--- START Supplied text ---
Post Mortem: Lido on Ethereum RockLogic GmbH Slashing Incident

in Post Mortem by Izzy

 

Incident Summary and Root Cause

At 13:02 UTC on April 13, Lido DAO contributors alerted the RockLogic GmbH (“RockLogic”) Node Operator participating in the Lido on Ethereum protocol of a slashing event taking place affecting 11 of the validators that they operate. A full list of the validators impacted is provided in APPENDIX B below.

 

Update: The RockLogic slashing-burn omnibus will commence on the week beginning the 20th of June.

 

Over the course of the next two hours, the affected cluster was brought offline to mitigate potential further risk, and the RockLogic team successfully identified the root cause. The cause of the slashing boiled down to the duplication of validator keys in two different active clusters; this caused a double vote, which led to attester slashings of 11 validators. A full post mortem from their perspective is available in APPENDIX A below. A full timeline of the incident can be found in section “4. Timeline” below.
--- END Supplied text ---
--- Exercises ---
1. According to the RockLogic slashing post mortem, what caused the double vote that led to the attester slashings?
2. Carry on writing the RockLogic slashing post mortem from the point where it stops.
--- START Data ---
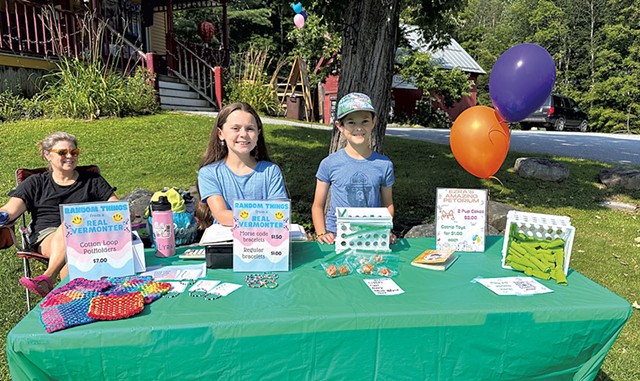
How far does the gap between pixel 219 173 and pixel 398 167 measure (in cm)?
482

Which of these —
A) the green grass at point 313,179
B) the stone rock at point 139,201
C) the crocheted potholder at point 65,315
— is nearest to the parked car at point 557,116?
the green grass at point 313,179

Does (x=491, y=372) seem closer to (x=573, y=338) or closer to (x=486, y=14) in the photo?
(x=573, y=338)

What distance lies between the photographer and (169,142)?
302 inches

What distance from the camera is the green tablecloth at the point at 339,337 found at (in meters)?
1.41

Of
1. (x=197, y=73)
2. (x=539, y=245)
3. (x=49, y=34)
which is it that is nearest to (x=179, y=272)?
(x=539, y=245)

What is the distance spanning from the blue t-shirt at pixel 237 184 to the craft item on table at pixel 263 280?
26.8 inches

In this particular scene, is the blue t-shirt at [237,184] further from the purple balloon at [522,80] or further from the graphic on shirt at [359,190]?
the purple balloon at [522,80]

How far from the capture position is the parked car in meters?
18.5

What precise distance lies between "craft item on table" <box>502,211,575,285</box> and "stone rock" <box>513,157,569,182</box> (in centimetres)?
525

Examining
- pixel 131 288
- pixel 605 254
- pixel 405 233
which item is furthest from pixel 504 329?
pixel 605 254

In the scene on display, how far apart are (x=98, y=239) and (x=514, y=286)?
67.9 inches

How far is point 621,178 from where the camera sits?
22.2 ft

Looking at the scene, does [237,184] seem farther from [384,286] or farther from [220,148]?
[384,286]

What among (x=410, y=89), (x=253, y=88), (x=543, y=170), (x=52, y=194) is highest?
(x=410, y=89)
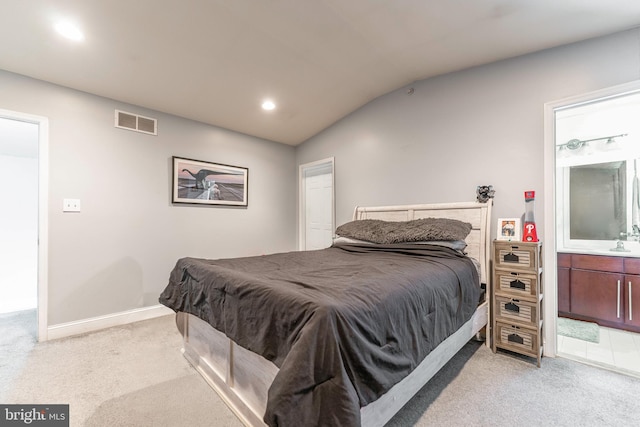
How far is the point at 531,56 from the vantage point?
2324 millimetres

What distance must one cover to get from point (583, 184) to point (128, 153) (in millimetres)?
5230

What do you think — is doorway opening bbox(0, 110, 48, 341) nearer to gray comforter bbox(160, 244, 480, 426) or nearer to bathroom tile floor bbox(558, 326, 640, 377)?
gray comforter bbox(160, 244, 480, 426)

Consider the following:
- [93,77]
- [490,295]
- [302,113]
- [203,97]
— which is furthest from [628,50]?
[93,77]

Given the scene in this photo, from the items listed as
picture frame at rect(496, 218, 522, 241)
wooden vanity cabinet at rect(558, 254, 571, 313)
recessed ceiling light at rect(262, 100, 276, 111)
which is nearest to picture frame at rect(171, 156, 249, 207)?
recessed ceiling light at rect(262, 100, 276, 111)

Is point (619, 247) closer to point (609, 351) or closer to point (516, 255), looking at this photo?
point (609, 351)

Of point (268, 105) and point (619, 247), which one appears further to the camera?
point (268, 105)

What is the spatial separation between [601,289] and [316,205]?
11.5ft

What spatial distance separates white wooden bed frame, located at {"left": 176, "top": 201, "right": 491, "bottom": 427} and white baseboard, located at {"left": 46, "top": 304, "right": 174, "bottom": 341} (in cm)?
113

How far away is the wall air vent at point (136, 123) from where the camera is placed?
9.32ft

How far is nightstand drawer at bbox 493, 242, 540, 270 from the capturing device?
2094mm

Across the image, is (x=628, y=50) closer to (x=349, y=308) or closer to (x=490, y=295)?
(x=490, y=295)

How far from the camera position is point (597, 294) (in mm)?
2795
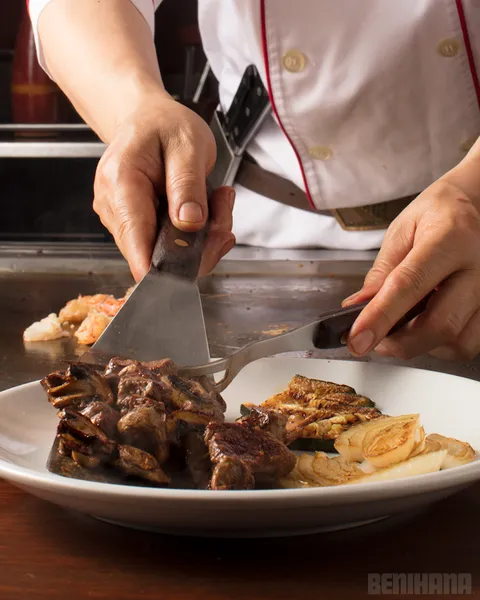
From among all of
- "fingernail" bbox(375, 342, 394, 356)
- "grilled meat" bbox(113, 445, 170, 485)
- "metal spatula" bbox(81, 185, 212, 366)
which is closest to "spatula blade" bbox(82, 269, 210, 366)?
"metal spatula" bbox(81, 185, 212, 366)

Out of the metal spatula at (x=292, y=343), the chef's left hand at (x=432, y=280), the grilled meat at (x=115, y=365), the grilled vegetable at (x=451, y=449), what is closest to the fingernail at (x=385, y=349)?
the chef's left hand at (x=432, y=280)

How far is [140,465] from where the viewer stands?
0.68m

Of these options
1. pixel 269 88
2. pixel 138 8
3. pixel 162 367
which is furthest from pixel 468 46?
pixel 162 367

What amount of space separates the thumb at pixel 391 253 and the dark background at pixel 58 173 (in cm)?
202

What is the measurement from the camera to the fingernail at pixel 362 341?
1054 mm

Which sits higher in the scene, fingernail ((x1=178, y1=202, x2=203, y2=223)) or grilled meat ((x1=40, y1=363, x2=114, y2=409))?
fingernail ((x1=178, y1=202, x2=203, y2=223))

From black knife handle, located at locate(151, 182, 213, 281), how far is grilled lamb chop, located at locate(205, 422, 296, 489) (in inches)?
11.5

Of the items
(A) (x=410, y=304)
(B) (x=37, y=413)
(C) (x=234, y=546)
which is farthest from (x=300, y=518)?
(A) (x=410, y=304)

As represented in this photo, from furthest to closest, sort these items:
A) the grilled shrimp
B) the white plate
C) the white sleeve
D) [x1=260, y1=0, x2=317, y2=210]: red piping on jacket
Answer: [x1=260, y1=0, x2=317, y2=210]: red piping on jacket → the white sleeve → the grilled shrimp → the white plate

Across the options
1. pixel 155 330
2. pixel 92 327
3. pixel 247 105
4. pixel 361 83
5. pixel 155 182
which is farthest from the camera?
pixel 247 105

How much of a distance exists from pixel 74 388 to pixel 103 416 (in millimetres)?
57

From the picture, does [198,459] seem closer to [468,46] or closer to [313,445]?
[313,445]

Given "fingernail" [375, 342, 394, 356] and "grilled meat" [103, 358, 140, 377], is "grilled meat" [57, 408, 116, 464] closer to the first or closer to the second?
"grilled meat" [103, 358, 140, 377]

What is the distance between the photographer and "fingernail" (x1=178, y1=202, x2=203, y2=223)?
42.3 inches
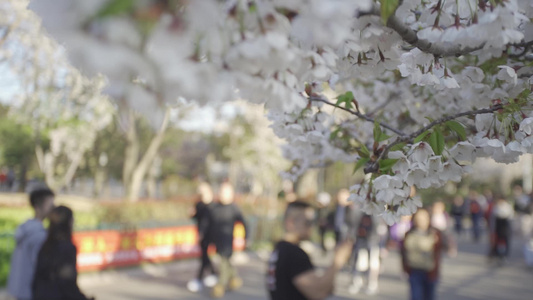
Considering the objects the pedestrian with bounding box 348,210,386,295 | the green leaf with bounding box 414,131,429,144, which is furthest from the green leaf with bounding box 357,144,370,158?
the pedestrian with bounding box 348,210,386,295

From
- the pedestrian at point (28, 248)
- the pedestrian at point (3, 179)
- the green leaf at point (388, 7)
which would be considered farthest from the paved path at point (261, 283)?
the pedestrian at point (3, 179)

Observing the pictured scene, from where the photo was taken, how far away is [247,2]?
1181mm

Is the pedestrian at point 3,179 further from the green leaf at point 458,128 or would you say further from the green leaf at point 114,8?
the green leaf at point 114,8

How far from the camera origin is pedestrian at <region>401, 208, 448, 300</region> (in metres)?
Result: 6.63

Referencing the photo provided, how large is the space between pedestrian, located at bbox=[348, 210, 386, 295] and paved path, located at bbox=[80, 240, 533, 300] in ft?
0.88

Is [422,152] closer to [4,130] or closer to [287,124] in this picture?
[287,124]

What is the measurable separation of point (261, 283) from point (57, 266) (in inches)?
281

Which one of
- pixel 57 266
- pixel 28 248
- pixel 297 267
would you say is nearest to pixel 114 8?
pixel 297 267

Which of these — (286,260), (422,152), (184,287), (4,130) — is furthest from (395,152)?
(4,130)

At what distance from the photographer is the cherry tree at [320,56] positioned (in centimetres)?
94

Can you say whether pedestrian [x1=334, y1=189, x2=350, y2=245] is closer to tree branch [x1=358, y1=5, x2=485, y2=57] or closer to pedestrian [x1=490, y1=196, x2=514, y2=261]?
pedestrian [x1=490, y1=196, x2=514, y2=261]

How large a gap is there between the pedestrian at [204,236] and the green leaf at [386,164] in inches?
285

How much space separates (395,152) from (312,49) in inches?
27.7

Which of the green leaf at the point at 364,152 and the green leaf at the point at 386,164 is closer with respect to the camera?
the green leaf at the point at 386,164
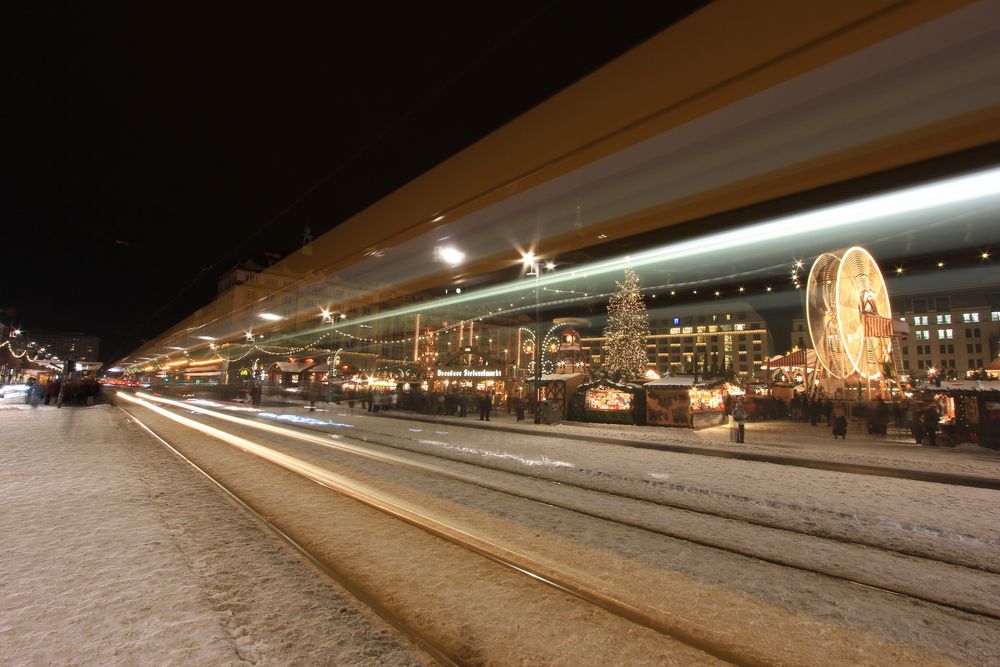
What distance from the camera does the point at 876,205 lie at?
8.74 m

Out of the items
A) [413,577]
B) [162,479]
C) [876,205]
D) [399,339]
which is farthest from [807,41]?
[399,339]

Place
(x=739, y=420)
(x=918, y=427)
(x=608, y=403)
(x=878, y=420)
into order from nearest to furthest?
(x=739, y=420), (x=918, y=427), (x=878, y=420), (x=608, y=403)

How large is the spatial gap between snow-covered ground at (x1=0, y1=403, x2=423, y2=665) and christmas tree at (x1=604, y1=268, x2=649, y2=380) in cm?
2791

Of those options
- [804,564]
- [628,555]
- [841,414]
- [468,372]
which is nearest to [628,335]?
[468,372]

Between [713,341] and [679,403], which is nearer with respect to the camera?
[679,403]

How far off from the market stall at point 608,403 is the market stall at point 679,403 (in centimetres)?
58

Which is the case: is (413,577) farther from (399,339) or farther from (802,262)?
(399,339)

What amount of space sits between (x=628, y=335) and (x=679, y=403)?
1168cm

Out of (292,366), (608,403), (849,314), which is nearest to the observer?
(608,403)

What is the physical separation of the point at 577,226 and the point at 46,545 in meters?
10.8

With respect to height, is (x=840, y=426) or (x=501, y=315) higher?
(x=501, y=315)

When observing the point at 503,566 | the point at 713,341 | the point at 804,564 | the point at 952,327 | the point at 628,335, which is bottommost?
the point at 804,564

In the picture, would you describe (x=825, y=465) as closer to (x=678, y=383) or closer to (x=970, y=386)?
(x=970, y=386)

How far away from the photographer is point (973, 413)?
16031 mm
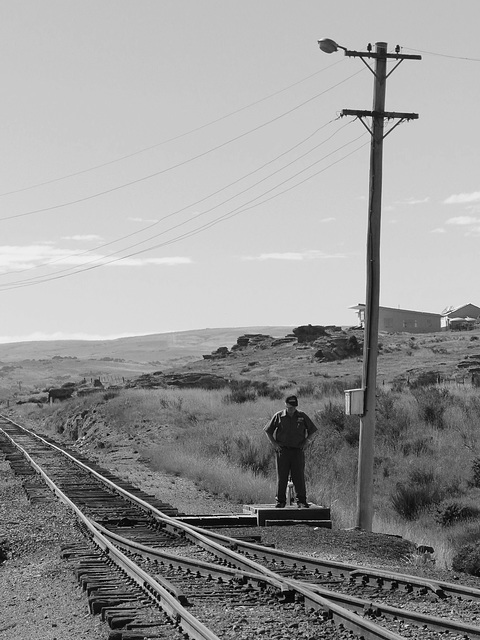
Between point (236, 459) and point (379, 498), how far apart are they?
18.4 ft

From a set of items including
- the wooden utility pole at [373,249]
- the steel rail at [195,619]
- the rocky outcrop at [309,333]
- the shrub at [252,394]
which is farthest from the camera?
the rocky outcrop at [309,333]

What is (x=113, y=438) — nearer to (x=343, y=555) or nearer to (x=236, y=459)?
(x=236, y=459)

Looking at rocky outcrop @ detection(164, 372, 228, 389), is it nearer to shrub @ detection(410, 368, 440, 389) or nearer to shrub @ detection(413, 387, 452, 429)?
shrub @ detection(410, 368, 440, 389)

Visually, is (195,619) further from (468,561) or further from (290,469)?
(290,469)

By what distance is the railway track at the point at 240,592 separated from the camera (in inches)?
334

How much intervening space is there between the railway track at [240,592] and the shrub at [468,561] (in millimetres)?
2092

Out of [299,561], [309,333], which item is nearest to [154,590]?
[299,561]

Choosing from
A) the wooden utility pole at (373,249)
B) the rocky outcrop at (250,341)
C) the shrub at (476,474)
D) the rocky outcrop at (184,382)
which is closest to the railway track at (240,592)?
the wooden utility pole at (373,249)

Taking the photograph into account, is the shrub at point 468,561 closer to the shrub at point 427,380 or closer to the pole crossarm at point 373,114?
the pole crossarm at point 373,114

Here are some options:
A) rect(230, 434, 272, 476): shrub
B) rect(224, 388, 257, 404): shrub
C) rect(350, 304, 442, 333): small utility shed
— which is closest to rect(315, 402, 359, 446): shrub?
rect(230, 434, 272, 476): shrub

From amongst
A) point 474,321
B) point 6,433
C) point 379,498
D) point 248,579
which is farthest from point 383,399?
point 474,321

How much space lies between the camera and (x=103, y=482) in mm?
22719

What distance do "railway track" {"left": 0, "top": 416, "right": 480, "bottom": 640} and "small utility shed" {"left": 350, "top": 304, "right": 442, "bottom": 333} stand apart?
88.3 meters

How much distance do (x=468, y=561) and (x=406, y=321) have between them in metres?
90.9
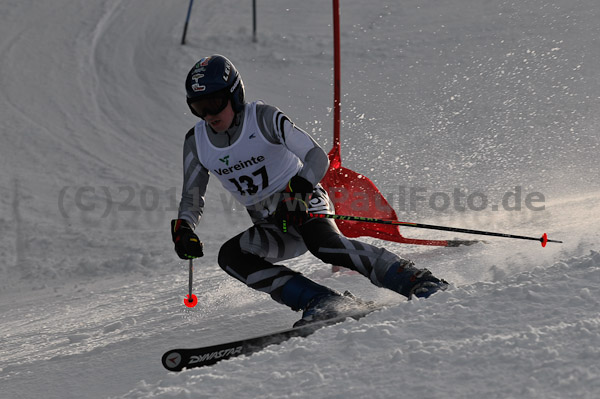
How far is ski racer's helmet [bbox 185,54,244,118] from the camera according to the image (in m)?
3.49

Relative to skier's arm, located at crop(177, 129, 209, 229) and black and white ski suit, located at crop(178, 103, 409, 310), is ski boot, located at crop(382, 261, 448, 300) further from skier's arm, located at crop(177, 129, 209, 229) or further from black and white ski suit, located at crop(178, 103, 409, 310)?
skier's arm, located at crop(177, 129, 209, 229)

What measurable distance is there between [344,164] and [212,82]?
4.68 meters

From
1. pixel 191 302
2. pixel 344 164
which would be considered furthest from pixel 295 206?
pixel 344 164

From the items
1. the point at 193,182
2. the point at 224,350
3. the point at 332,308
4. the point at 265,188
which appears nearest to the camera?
the point at 224,350

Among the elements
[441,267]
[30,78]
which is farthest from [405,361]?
[30,78]

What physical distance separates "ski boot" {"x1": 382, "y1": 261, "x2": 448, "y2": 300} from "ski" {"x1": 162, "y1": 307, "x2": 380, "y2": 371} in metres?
0.38

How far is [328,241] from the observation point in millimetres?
3521

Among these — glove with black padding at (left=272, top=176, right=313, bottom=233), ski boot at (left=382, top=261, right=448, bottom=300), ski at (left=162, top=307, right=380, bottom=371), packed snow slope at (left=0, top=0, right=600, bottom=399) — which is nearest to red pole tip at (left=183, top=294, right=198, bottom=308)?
packed snow slope at (left=0, top=0, right=600, bottom=399)

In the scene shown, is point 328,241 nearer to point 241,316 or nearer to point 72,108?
point 241,316

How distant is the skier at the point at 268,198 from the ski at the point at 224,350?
0.19 meters

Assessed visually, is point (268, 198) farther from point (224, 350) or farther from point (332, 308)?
point (224, 350)

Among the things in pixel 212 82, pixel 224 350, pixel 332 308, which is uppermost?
pixel 212 82

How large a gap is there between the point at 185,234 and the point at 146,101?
6.05 m

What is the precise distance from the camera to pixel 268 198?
12.6 feet
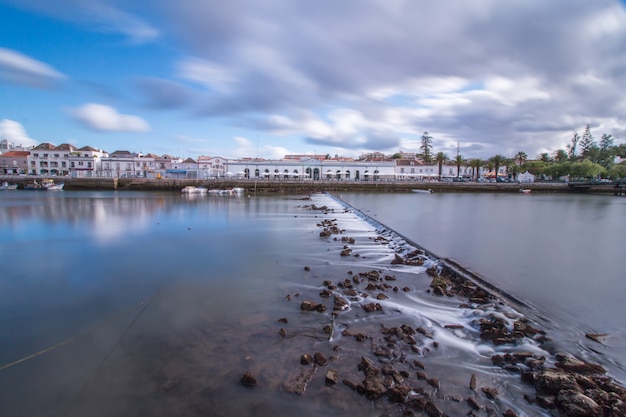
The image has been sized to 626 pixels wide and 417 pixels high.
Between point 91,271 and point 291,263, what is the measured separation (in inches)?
241

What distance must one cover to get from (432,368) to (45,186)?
6424 centimetres

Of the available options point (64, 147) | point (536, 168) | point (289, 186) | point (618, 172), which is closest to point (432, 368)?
point (289, 186)

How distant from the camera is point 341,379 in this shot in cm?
468

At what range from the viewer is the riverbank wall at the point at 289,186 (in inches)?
2168

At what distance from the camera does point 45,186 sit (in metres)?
51.9

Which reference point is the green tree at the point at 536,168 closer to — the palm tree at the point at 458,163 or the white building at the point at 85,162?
the palm tree at the point at 458,163

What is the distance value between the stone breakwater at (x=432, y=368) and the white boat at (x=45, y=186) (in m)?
58.6

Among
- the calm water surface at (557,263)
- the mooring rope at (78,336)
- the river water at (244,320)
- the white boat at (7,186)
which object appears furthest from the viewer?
--- END Data ---
--- Answers given ---
1. Validator keys were duplicated in two different active clusters.

2.
 

On April 11th, a cluster (A) of 500 validator keys experienced an outage following an Execution Layer (EL) client database corruption and the keys were subsequently failed over to a new cluster (B). This was done by removing the keys from the initial cluster (A) and re-importing into an existing cluster (B) of another 500 keys. While RockLogic did not fully shut down or completely wipe cluster A, which would have made double-signing impossible, they relied on strong evidence that the deletion actions had worked as intended (confirmation of deletion of keys and re-querying the key manager later). The EL client on cluster A was restored on April 12th, and at the time no slashing occurred, which proved that the keys had been successfully removed from the cluster. However, following an update to the BN+VC clients (Prysm) of cluster A (on April 13th), a restart of the clients was performed which caused an unexpected re-import of the deleted validator keys and led to the 11 validator slashings beginning in epoch 194182 and ending in epoch 194183. On April 14th, Preston van Loon from Prysmatic Labs was instrumental in conducting a speedy and thorough investigation of the root cause together with the RockLogic team. The cause of the misleading confirmation of key deletion and subsequent unexpected re-import has been confirmed by Prysmatic Labs to be a bug (as evidenced in issue 12281 of their code repository). (EDIT Apr 21: this bug has been addressed and fixed as of Prysm v4.0.3)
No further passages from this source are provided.